The Conservatives and Liberal Democrats are both pledging to deliver an £8 billion-a-year rise in the budget for NHS England, over and above inflation, by the end of the next Parliament in 2020. Labour says it will spend £2.5 billion a year above current Government levels.
:: How are they planning to pay for it?
Labour says its "Time to Care" fund will be paid for with a clampdown on tax avoidance schemes, a mansion tax on homes worth more than £2 million and a new levy on tobacco firms.
The Lib Dems say they will maintain a £2 billion contribution already announced by the coalition Government, and will raise further cash by capping pensions tax relief for the richest pensioners, aligning dividend tax with income tax for those earning more than £150,000 and scrapping a Conservative shares-for-rights scheme.
The Conservatives have yet to explain where they will find the money, stating in their manifesto only that they will be able to "because of our long-term economic plan".
Along with international aid and schools, the NHS was "ringfenced" by the Coalition to protect it from cuts imposed to reduce the deficit. Total spending on the NHS in England for 2014/15 was £113.3 billion and this is due to rise to £116.4 billion in 2015/16. This represents an annual increase of 0.9% a year since 2010/11, after inflation is taken into account. It contrasts with real-terms cuts averaging 20.6% in non-protected areas like police, local government and transport between 2010/11 and 2015/16.

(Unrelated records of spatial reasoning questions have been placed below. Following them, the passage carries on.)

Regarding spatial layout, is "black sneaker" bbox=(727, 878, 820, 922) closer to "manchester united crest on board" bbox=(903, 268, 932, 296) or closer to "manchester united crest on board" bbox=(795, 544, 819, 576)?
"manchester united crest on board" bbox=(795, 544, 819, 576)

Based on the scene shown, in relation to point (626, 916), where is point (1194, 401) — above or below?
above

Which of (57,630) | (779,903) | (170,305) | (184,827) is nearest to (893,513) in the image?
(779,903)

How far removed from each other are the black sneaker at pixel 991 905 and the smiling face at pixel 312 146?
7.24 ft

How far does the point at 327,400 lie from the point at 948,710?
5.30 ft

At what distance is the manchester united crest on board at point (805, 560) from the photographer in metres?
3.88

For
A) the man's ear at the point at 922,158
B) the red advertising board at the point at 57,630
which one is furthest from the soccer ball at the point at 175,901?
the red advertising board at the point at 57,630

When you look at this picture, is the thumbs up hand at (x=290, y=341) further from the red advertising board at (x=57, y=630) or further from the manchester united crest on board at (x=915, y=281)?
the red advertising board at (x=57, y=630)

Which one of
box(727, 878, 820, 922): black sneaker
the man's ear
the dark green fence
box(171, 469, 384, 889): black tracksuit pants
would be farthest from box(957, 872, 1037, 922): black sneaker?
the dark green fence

However, the average real-terms annual rise in NHS spending under the Coalition has been the lowest in any Parliament of recent times, well below the 5.7% maintained by Labour from 1997 to 2010 and the 3.2% yearly hikes delivered by Tories between 1979 and 1997.
:: Where does the £8 billion figure come from?
A major review by Sir David's successor as NHS chief executive, Simon Stevens, last year concluded that the service was heading for a £30 billion spending gap by 2020 on current trends.
Mr Stevens' Five-Year Forward View suggested that £22 billion of this gap could be filled by efficiency savings and threw down the gauntlet to politicians to provide the further £8 billion needed.
:: So what is Sir David worried about?
He fears it will be very difficult for the NHS to deliver £22 billion in efficiency savings. And he worries that, if politicians promise to deliver the £8 billion requested by Mr Stevens, they will regard that as fulfilling their side of the bargain, leaving NHS managers to take the blame for any future shortfalls.
:: Will it be difficult to deliver the savings which Mr Stevens recommends?
Achieving £22 billion over a five-year period will certainly require an acceleration in the pace of efficiency savings. Over the long term, the NHS has managed an average of 0.8% "productivity gain" each year. In recent years, this average has been raised to around 1.5%-2%.
The Five-Year Forward View found that 0.8% annual savings would deliver only £9 billion by 2020, and 1.5% annual savings around £14 billion. To achieve the desired £22 billion would require annual savings of 2%-3%, it concluded.
:: So how does he suggest they go about doing that?
The Forward View insisted that up to 3% annual efficiency savings were "possible" provided NHS England's managers "take action on prevention, invest in new care models, sustain social care services, and over time see a bigger share of the efficiency coming from wider system improvements".
However, unions have questioned whether the scale of savings is deliverable. Unite warned that the £22 billion target would need a programme of improvements in health prevention, staff retraining and integration of health and social care which would be "impossible to deliver in five years".